The tools tab gives access to a variety of different tools that have been built using the OpenBabel toolkit, these include tools for conformer generation, 3D minimisation, molecular alignment and tautomerisation. Whilst originally these were all standalone tools a number have now been incorporated into the obabel executable. In those cases the obtool now uses the version in the obabel executable rather than the standalone tool. A list of the available tools is available from the dropdown menu.

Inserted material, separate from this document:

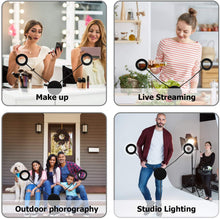 Load image into Gallery viewer, 4.6 Inch LED Ring Light Lamp with Tripod Stand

Each of the tools has a separate set of options so selecting a tool results in the appropriate options being displayed, a few examples are shown below. Unfortunately there are no man pages for the tools but hopefully the descriptions are sufficient.
Spectrophores are novel descriptors that are calculated from the three-dimensional atomic properties of molecules DOI.
This technology allows the accurate description of molecules in terms of their surface properties or fields. Comparison of molecules’ property fields provides a robust structure-independent method of aligning actives from different chemical classes. When applied to molecules such as ligands and drugs, Spectrophores can be used as powerful molecular descriptors in the fields of cheminformatics, virtual screening, and QSAR modeling.
The technology is described in the OpenBabel documentation. A Spectrophore is calculated by surrounding the three-dimensional conformation of the molecule by a three-dimensional arrangement of points, followed by calculating the interaction between each of the atom properties and the surrounding the points. From the obspectrophore tool panel, first select the input file (this needs to be 3D structures) then click to generate the spectrophore file, for files containing a large number of structures this may take some time. Once the spectrophore has been generated you can then compare a new structure with the spectrophore file.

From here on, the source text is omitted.